(Beginning of Provided records)

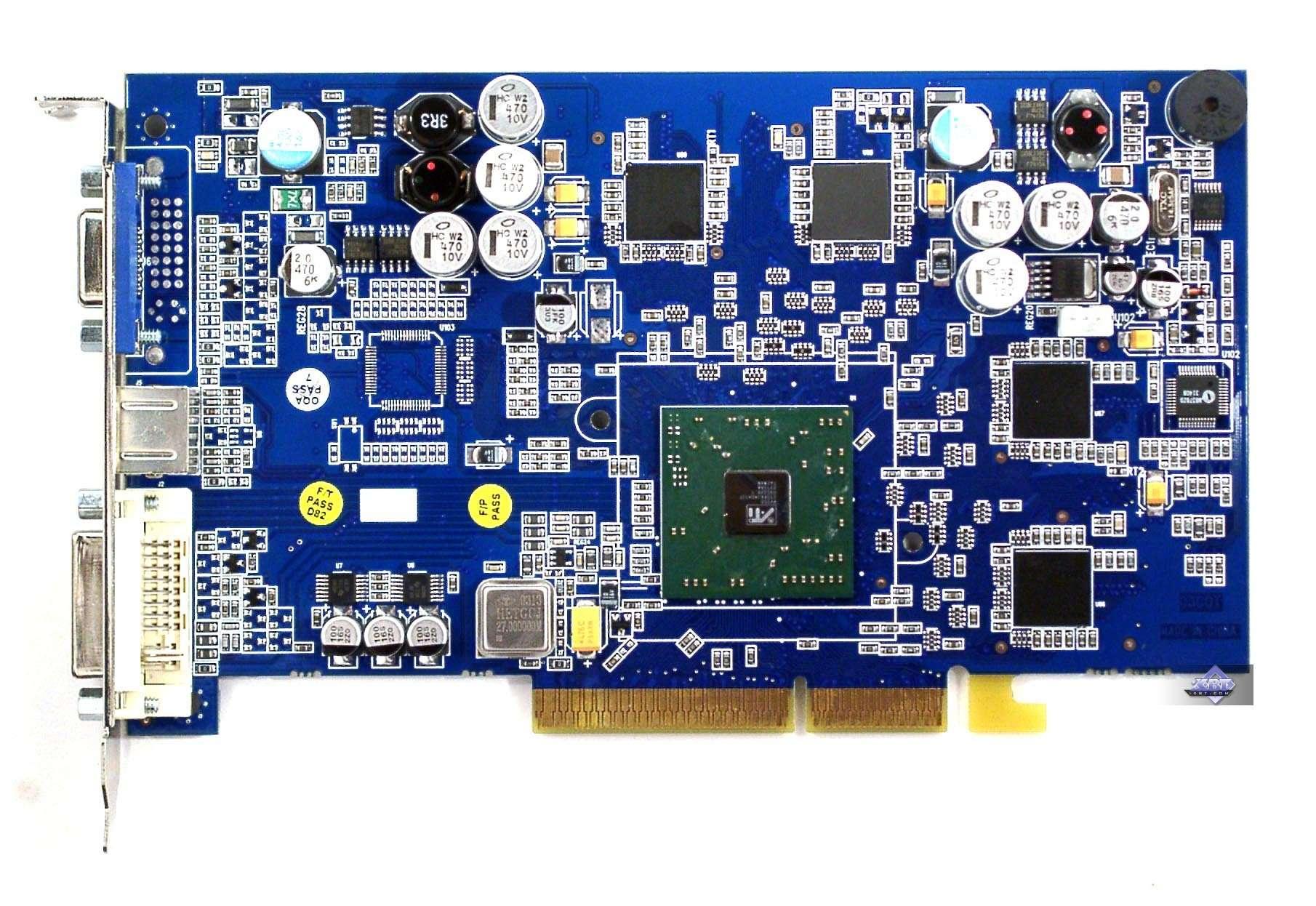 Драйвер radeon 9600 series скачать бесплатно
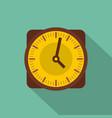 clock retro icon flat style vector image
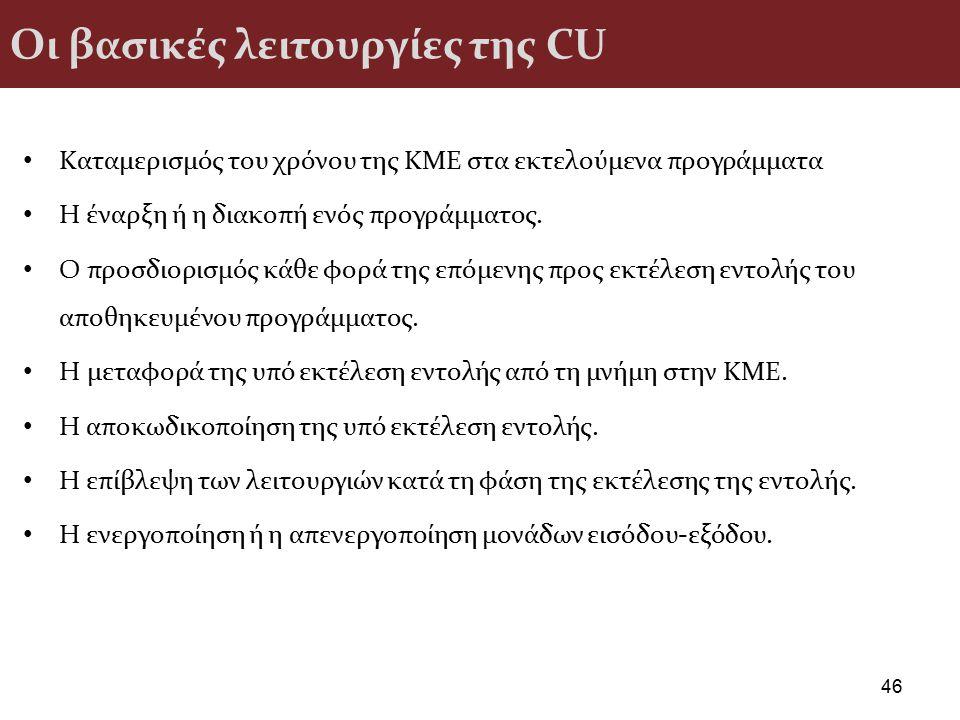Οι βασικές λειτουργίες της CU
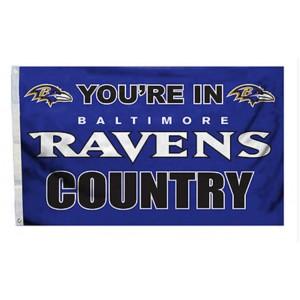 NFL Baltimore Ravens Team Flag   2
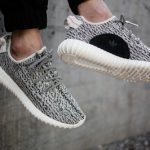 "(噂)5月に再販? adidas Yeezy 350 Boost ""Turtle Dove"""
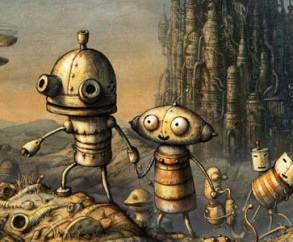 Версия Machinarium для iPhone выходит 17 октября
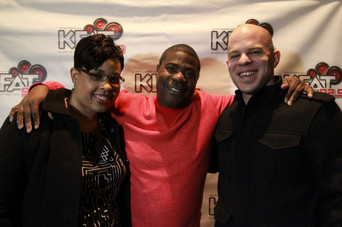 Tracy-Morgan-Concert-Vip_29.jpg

(End of Provided records)

Your instructions —
Please give every line above again word for word, apart from the pictures.

Exercise answer —
 Драйвер radeon 9600 series скачать бесплатно
 clock retro icon flat style vector image
Οι βασικές λειτουργίες της CU
 NFL Baltimore Ravens Team Flag   2
 "(噂)5月に再販? adidas Yeezy 350 Boost ""Turtle Dove"""
 Версия Machinarium для iPhone выходит 17 октября
 Tracy-Morgan-Concert-Vip_29.jpg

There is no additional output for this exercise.